Sustainability to Social Change Book Cover

Sustainability to Social Change Book Summary

Today’s social, work and environmental change demands a radical response from business.

The world today suffers from persistent racial and gender inequities, rampant disinformation, toxic cancel culture, destructive wealth gaps, and disruption from the sudden shift to remote and hybrid work. In the face of these challenges – and the existential threat of climate change – wise organizations recognize they must change rapidly or face significant consequences. 
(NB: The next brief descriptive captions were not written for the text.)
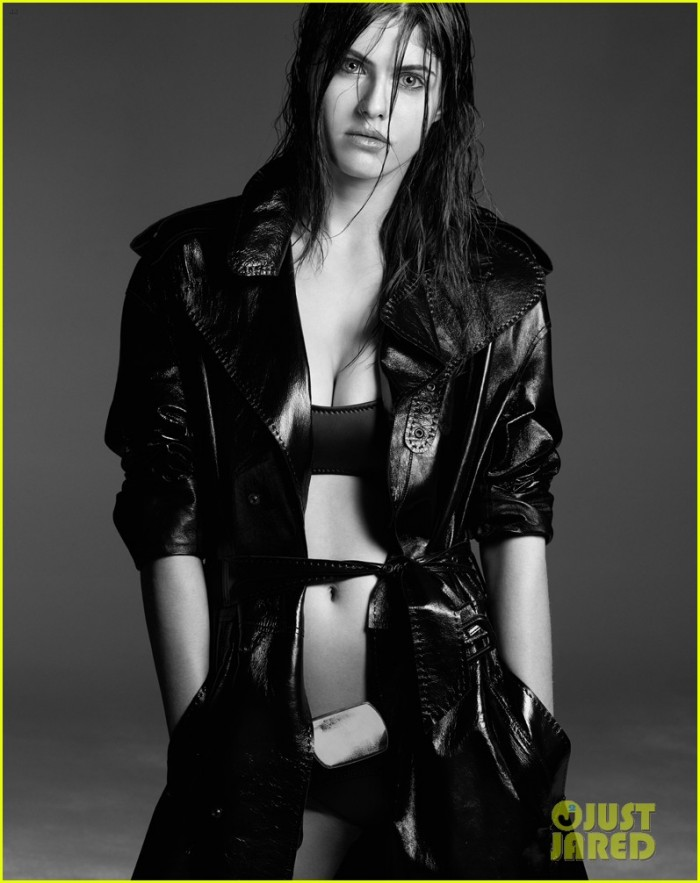 La belle Nicola Peltz sexy en bikini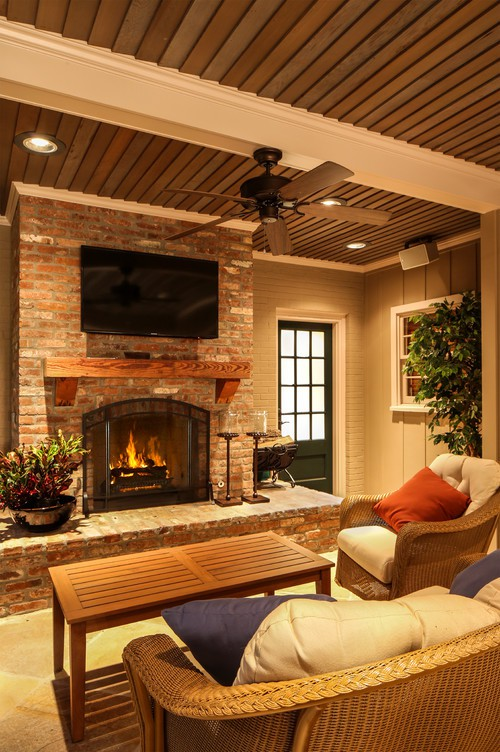 DECORATING A MANTEL WITH A TV ABOVE
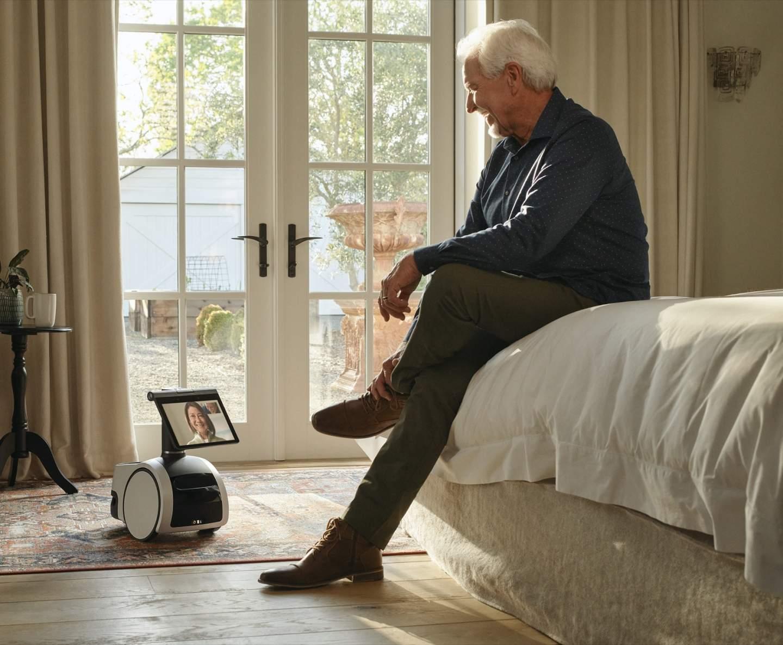 """hombre sentado en una cama descripcion generada a - """"Astro, sostén mi cerveza"""": El robot doméstico de Amazon debería temer algo más que las escaleras"""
Consumers, employees and other stakeholders worldwide increasingly demand more from businesses than “do no harm.” They expect proactive advocacy and action from business leaders to right the wrongs of the past.

“A new kind of capitalism must take hold in which businesses, NGOs and governments worldwide work together to address global health, climate change and equitable growth.”

Fifty years ago, economist Milton Friedman told CEOs that their sole responsibility was to maximize shareholder profits. Over the past 40 years, that approach has made the rich richer at the expense of the poor and middle classes. For example, today, 69 out of 100 of the world’s richest “entities” are businesses, not countries. And in the United States, 40% of Americans surveyed would not be able to come up with $400 in an emergency. 

Capitalism faces increasing scrutiny. Edelman’s Trust Barometer, for example, found that only 20% of individuals surveyed believe the current economic system benefits them. Worldwide, most people don’t trust business and believe capitalism does more harm than good. A growing number of CEOs now reject shareholder capitalism in favor of a conscious capitalism that takes multiple stakeholders into consideration, including employees, suppliers, the community, the environment and investors. B-Corporations, now in the thousands worldwide, generate returns for shareholders and other stakeholders. In 2019, 180 CEOs of the world’s largest companies pledged their commitment to stakeholder capitalism.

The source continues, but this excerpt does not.